The city designated the dog-legged shaped property as surplus in 2020 and appointed a civic committee to study various potential uses for the property. The committee has been meeting since last fall and held a public forum last week to hear what neighbors and other residents would like to see happen with the property.
Cleveland said the committee is on a short timeline and expects to present the mayor with two options this spring.
It is zoned by the city for an office building, but that use did not wow more than a dozen residents who voiced their opinion on future development of the property.
Several neighbors and town leaders, including Mel Webster, wanted the city to use the space for recreation, particularly rectangular athletic fields. Those fields might complement nearby the Maples Crossing sports and lifestyle complex, which is building a premier field on its South Hunt Road property for soccer, lacrosse and field hockey.
“I’m a big fan of open space,” Webster said.
Pamela Fenner did not oppose the office building concept, but proposed that the city should consider building a mixed-use development that would include residential units on the second or third floors.

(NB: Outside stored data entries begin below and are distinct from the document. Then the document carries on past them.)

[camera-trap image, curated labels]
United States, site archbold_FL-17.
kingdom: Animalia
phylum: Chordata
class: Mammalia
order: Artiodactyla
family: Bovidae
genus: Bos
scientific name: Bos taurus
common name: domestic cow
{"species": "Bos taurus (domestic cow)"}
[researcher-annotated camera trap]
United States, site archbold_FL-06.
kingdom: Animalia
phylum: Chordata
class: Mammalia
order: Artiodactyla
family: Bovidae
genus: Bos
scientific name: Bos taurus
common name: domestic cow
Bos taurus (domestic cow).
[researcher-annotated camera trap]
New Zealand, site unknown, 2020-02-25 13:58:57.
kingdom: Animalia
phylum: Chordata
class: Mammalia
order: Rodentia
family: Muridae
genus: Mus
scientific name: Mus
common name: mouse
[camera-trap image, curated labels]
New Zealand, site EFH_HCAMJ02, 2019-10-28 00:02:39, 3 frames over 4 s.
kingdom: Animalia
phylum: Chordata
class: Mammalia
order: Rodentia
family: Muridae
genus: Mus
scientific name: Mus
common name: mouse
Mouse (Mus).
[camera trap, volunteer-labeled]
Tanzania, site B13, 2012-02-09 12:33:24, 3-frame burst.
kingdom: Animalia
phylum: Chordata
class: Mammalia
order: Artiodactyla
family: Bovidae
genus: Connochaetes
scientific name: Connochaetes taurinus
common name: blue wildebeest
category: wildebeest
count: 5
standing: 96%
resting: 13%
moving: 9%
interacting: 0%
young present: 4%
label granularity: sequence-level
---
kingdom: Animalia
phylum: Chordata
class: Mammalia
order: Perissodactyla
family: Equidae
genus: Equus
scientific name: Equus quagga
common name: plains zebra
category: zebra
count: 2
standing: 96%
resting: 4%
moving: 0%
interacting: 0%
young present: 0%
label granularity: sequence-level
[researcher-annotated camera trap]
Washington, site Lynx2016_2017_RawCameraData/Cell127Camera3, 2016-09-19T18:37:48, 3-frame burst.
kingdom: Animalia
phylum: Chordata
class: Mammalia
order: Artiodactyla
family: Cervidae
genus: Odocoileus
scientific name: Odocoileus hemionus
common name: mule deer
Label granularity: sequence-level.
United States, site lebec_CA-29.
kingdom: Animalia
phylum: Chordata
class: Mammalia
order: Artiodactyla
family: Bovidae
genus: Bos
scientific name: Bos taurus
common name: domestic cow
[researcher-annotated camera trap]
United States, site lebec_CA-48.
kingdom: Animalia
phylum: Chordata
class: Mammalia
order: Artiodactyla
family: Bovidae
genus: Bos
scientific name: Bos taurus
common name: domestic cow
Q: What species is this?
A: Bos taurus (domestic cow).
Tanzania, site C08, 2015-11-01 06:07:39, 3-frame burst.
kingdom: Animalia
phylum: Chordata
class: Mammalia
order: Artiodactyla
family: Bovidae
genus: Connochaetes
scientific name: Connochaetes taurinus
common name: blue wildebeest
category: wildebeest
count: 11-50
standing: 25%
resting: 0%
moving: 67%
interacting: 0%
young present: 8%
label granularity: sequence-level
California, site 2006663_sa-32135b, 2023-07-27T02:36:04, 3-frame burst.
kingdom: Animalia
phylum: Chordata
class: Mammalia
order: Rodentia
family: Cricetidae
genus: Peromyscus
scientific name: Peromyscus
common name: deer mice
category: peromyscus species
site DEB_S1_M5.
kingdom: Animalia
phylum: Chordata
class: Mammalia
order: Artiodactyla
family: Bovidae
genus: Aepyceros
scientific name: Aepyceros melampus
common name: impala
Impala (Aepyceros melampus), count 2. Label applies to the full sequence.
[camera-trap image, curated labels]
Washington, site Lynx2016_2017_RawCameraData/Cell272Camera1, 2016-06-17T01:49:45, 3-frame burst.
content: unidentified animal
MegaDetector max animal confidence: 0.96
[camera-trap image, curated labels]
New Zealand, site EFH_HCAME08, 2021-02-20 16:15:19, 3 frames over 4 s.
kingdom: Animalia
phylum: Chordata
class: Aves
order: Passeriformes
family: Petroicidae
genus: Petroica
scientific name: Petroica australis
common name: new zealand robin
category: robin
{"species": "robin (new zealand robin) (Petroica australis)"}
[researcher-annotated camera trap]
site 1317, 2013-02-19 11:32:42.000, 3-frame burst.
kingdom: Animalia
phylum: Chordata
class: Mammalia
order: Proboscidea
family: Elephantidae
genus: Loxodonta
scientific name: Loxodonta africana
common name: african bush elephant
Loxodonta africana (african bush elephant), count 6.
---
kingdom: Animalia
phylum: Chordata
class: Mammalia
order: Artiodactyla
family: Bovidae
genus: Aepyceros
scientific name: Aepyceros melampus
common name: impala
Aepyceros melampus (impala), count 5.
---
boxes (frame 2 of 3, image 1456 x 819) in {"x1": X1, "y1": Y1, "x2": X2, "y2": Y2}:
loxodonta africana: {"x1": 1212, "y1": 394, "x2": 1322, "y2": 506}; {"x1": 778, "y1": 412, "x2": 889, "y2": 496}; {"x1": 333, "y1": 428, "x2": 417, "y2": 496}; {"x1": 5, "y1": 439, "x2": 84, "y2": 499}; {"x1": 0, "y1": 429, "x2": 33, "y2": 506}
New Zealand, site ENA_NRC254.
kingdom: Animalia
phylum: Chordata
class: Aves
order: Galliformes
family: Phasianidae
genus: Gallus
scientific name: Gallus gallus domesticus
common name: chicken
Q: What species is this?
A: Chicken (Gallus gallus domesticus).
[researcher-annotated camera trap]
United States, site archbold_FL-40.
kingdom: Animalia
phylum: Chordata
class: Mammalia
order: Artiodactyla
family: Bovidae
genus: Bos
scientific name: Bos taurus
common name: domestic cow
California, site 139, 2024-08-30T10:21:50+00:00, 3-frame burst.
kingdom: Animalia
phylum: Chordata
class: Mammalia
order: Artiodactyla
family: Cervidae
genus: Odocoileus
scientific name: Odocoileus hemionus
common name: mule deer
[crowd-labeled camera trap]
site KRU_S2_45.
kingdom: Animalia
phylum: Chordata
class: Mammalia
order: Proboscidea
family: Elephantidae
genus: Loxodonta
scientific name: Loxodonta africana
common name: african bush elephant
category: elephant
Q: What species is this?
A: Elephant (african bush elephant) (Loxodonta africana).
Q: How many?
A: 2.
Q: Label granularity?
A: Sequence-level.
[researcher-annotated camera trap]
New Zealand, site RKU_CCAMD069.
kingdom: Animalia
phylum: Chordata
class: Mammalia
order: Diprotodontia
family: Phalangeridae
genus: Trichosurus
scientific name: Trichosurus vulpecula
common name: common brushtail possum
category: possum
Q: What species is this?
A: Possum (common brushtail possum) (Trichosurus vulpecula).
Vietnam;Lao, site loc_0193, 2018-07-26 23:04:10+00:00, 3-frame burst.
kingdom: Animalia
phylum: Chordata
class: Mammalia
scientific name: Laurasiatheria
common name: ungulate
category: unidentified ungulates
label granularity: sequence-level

That way the property would be used for more than just work hours, she said.
Sally Nutt said she is worried that any development on the Trader Alan’s property would exacerbate the traffic congestion in the growing neighborhood. “It is crazy what’s happening in the area,” she said.
Tracy Chalifour agreed that the neighborhood is already getting crowded. “It needs to be done responsibly,” she said.
Billie McLain said there is no green space in the area, particularly space for the children who live in the houses at Bailey’s Pond, to play. “We don’t need more housing,” she said.
Meghan Fahey said the city needs to use the property as a place to view the Merrimack River.
The committee plans to conduct a survey of area residents on the future of the property, Cleveland said. There will be another public meeting in late April.